The High Plains Aquifer, one of the largest freshwater aquifers in the world, supports nearly 30 percent of U.S. irrigated agriculture. The area exemplifies groundwater challenges found worldwide, namely how to sustainably manage an aquifer at a time of increasing demands from food production, drinking water consumption, urbanization and climate change.
Achieving better aquifer management in the future will require a comprehensive understanding of the region’s climate, soils, agronomy, hydrology, socioeconomics and water governance.

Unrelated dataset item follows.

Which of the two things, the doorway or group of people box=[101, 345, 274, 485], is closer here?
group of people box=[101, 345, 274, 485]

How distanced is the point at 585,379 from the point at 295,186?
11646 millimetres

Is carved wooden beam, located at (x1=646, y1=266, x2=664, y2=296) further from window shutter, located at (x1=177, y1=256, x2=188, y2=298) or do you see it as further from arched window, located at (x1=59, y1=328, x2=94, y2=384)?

For this purpose, in 2015 the USDA provided a $10-million, four-year grant for the Ogallala Water Coordinated Agriculture Project (OWCAP), led by Colorado State University with the Nebraska Water Center (NWC) and the University of Nebraska among project partners, including Kansas State University, Oklahoma State University, New Mexico State University, Texas Tech University, West Texas A&M University, Texas A&M AgriLife and the USDA ARS.
The USDA funding is being used to develop and share practical, science-supported information about best practices for irrigation, crop and soil management, and economics, policy and decision-making. The NWC, part of DWFI, leads the University of Nebraska’s efforts in this project.

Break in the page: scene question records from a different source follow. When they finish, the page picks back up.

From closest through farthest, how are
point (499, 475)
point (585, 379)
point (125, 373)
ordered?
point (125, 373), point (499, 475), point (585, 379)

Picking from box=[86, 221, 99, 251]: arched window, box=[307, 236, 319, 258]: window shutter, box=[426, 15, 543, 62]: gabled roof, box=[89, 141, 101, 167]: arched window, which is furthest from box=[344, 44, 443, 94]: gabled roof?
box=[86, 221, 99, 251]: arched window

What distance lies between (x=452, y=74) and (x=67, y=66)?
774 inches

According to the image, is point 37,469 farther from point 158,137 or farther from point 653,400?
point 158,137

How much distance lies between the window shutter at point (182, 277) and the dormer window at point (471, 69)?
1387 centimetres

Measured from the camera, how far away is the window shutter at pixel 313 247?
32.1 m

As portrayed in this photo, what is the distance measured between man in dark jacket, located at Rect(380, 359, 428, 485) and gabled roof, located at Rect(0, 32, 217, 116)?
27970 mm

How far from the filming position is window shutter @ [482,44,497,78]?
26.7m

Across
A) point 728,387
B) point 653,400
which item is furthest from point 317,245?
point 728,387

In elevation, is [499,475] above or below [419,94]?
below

In FY2019, NWC postdoctoral research associates contributed groundwater and crop modeling expertise that strengthened the project. Their models for corn, soybean and winter wheat helped project economists run scenarios to understand the impact of future management decisions on groundwater levels.
Team members are sharing findings through published articles that become a part of permanent scientific scholarship.